To do = All records below are to be set down exactly, each character intact.

Source material =
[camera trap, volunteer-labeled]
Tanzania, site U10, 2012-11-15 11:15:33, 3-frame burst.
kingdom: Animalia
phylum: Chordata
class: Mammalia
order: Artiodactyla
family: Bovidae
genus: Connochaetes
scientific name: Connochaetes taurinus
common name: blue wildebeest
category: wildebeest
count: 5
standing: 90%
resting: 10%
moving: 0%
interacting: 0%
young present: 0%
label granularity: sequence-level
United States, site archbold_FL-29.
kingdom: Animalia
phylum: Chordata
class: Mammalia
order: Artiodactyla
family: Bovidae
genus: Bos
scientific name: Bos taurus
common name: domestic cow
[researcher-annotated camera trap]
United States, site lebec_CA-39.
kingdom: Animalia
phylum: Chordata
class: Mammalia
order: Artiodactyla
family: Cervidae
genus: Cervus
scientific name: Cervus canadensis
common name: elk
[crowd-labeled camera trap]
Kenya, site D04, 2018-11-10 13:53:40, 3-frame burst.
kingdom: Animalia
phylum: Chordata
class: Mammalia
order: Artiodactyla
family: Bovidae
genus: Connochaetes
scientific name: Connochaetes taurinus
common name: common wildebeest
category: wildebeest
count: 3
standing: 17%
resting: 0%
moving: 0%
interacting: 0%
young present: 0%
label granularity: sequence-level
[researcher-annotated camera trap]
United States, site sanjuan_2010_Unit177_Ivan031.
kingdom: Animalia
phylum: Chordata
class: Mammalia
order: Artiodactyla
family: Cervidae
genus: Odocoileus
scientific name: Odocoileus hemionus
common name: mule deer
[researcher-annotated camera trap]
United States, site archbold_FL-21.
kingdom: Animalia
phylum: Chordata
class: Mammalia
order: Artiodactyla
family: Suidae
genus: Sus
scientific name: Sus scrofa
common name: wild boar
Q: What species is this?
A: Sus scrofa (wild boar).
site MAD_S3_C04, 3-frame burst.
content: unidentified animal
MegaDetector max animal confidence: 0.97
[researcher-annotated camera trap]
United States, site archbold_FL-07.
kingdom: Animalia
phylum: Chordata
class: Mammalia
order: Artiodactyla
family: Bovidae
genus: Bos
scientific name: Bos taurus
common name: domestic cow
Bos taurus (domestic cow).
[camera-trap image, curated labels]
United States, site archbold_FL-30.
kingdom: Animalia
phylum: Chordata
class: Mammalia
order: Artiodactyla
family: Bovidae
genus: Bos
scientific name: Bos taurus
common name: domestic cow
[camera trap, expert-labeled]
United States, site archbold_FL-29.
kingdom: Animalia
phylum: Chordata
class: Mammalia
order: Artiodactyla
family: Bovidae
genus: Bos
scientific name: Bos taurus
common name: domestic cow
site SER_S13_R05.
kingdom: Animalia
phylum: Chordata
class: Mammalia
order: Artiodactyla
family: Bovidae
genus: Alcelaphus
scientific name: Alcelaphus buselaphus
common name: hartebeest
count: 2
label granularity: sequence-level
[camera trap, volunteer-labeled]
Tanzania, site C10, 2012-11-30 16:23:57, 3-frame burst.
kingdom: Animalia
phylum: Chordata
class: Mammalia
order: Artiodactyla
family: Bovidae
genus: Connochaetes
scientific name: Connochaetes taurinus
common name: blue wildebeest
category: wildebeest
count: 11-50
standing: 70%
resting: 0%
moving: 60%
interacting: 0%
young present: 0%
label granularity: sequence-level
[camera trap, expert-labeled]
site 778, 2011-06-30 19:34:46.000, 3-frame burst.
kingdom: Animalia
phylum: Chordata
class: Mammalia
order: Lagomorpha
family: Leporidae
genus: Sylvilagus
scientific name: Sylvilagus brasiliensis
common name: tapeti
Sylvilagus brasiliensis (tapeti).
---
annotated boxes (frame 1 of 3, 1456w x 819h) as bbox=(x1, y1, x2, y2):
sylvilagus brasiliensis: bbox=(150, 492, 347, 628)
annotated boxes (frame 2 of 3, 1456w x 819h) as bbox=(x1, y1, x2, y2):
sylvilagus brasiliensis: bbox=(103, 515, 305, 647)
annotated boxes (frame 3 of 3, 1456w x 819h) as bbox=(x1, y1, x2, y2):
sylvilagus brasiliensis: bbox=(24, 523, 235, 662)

Exercise output =
[camera trap, volunteer-labeled]
Tanzania, site U10, 2012-11-15 11:15:33, 3-frame burst.
kingdom: Animalia
phylum: Chordata
class: Mammalia
order: Artiodactyla
family: Bovidae
genus: Connochaetes
scientific name: Connochaetes taurinus
common name: blue wildebeest
category: wildebeest
count: 5
standing: 90%
resting: 10%
moving: 0%
interacting: 0%
young present: 0%
label granularity: sequence-level
United States, site archbold_FL-29.
kingdom: Animalia
phylum: Chordata
class: Mammalia
order: Artiodactyla
family: Bovidae
genus: Bos
scientific name: Bos taurus
common name: domestic cow
[researcher-annotated camera trap]
United States, site lebec_CA-39.
kingdom: Animalia
phylum: Chordata
class: Mammalia
order: Artiodactyla
family: Cervidae
genus: Cervus
scientific name: Cervus canadensis
common name: elk
[crowd-labeled camera trap]
Kenya, site D04, 2018-11-10 13:53:40, 3-frame burst.
kingdom: Animalia
phylum: Chordata
class: Mammalia
order: Artiodactyla
family: Bovidae
genus: Connochaetes
scientific name: Connochaetes taurinus
common name: common wildebeest
category: wildebeest
count: 3
standing: 17%
resting: 0%
moving: 0%
interacting: 0%
young present: 0%
label granularity: sequence-level
[researcher-annotated camera trap]
United States, site sanjuan_2010_Unit177_Ivan031.
kingdom: Animalia
phylum: Chordata
class: Mammalia
order: Artiodactyla
family: Cervidae
genus: Odocoileus
scientific name: Odocoileus hemionus
common name: mule deer
[researcher-annotated camera trap]
United States, site archbold_FL-21.
kingdom: Animalia
phylum: Chordata
class: Mammalia
order: Artiodactyla
family: Suidae
genus: Sus
scientific name: Sus scrofa
common name: wild boar
Q: What species is this?
A: Sus scrofa (wild boar).
site MAD_S3_C04, 3-frame burst.
content: unidentified animal
MegaDetector max animal confidence: 0.97
[researcher-annotated camera trap]
United States, site archbold_FL-07.
kingdom: Animalia
phylum: Chordata
class: Mammalia
order: Artiodactyla
family: Bovidae
genus: Bos
scientific name: Bos taurus
common name: domestic cow
Bos taurus (domestic cow).
[camera-trap image, curated labels]
United States, site archbold_FL-30.
kingdom: Animalia
phylum: Chordata
class: Mammalia
order: Artiodactyla
family: Bovidae
genus: Bos
scientific name: Bos taurus
common name: domestic cow
[camera trap, expert-labeled]
United States, site archbold_FL-29.
kingdom: Animalia
phylum: Chordata
class: Mammalia
order: Artiodactyla
family: Bovidae
genus: Bos
scientific name: Bos taurus
common name: domestic cow
site SER_S13_R05.
kingdom: Animalia
phylum: Chordata
class: Mammalia
order: Artiodactyla
family: Bovidae
genus: Alcelaphus
scientific name: Alcelaphus buselaphus
common name: hartebeest
count: 2
label granularity: sequence-level
[camera trap, volunteer-labeled]
Tanzania, site C10, 2012-11-30 16:23:57, 3-frame burst.
kingdom: Animalia
phylum: Chordata
class: Mammalia
order: Artiodactyla
family: Bovidae
genus: Connochaetes
scientific name: Connochaetes taurinus
common name: blue wildebeest
category: wildebeest
count: 11-50
standing: 70%
resting: 0%
moving: 60%
interacting: 0%
young present: 0%
label granularity: sequence-level
[camera trap, expert-labeled]
site 778, 2011-06-30 19:34:46.000, 3-frame burst.
kingdom: Animalia
phylum: Chordata
class: Mammalia
order: Lagomorpha
family: Leporidae
genus: Sylvilagus
scientific name: Sylvilagus brasiliensis
common name: tapeti
Sylvilagus brasiliensis (tapeti).
---
annotated boxes (frame 1 of 3, 1456w x 819h) as bbox=(x1, y1, x2, y2):
sylvilagus brasiliensis: bbox=(150, 492, 347, 628)
annotated boxes (frame 2 of 3, 1456w x 819h) as bbox=(x1, y1, x2, y2):
sylvilagus brasiliensis: bbox=(103, 515, 305, 647)
annotated boxes (frame 3 of 3, 1456w x 819h) as bbox=(x1, y1, x2, y2):
sylvilagus brasiliensis: bbox=(24, 523, 235, 662)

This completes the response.